## About this exercise
Please restate the data that follows word for word, with the pictures left out.

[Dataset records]
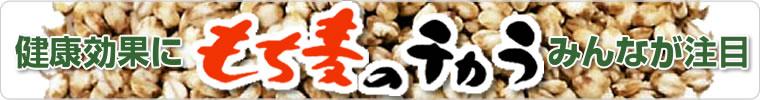 健康にみんなが注目 もち麦のチカラ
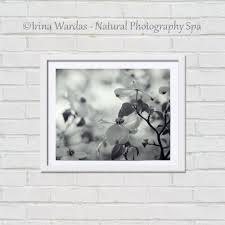White Flower Wall Decor Fine Art Black White Dogwood Tree Nature Photography Wall Decor
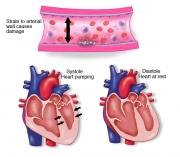 Heart-Diastole & Systole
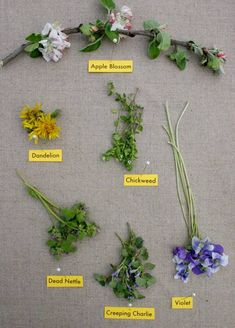 edible spring flowers, via designsponge. Click on link for a more comprehensive list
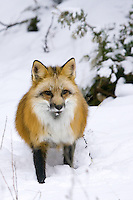 Red Fox watches while standing in the snow - CA
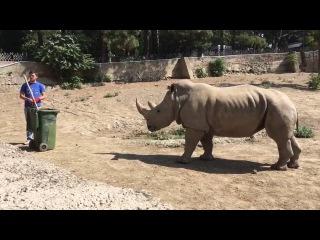 Ну, в старые добрые времена носороги были довольно опасны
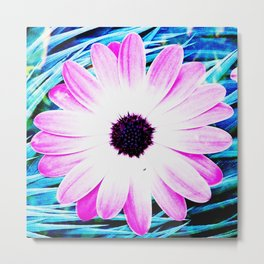 Making art with flower - blue tones Metal Print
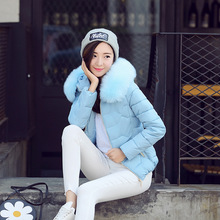 Parkas Blue Pink 2019 Fashion The New Down Jacket Female Hooded Jacket Winter Wo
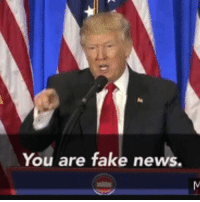 You Are Fake News: You are fake news.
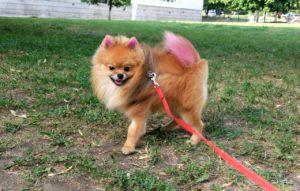 Окрашивание шерсти, покраска собаки, цветной шпиц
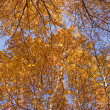Stock Photo: Branches of birch in mellow autumn
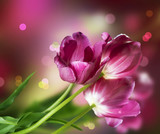 Fototapety Flowers. Anniversary Card Design
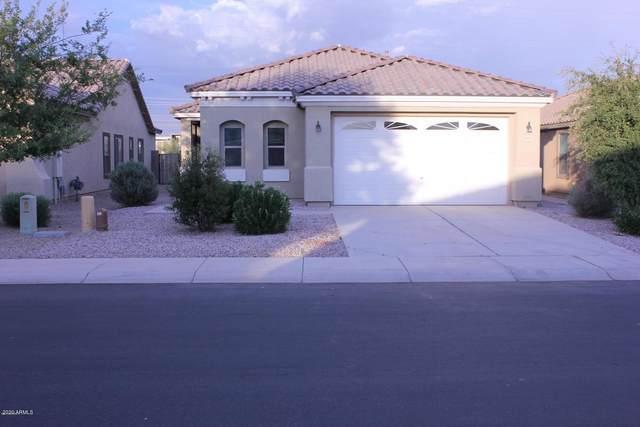 18315 N Celis Street, Maricopa, AZ 85138 (MLS #6040959) :: Brett Tanner Home Selling Team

## Response to the task
 健康にみんなが注目 もち麦のチカラ
White Flower Wall Decor Fine Art Black White Dogwood Tree Nature Photography Wall Decor
 Heart-Diastole & Systole
 edible spring flowers, via designsponge. Click on link for a more comprehensive list
 Red Fox watches while standing in the snow - CA
 Ну, в старые добрые времена носороги были довольно опасны
 Making art with flower - blue tones Metal Print
 Parkas Blue Pink 2019 Fashion The New Down Jacket Female Hooded Jacket Winter Wo
 You Are Fake News: You are fake news.
 Окрашивание шерсти, покраска собаки, цветной шпиц
Stock Photo: Branches of birch in mellow autumn
 Fototapety Flowers. Anniversary Card Design
 18315 N Celis Street, Maricopa, AZ 85138 (MLS #6040959) :: Brett Tanner Home Selling Team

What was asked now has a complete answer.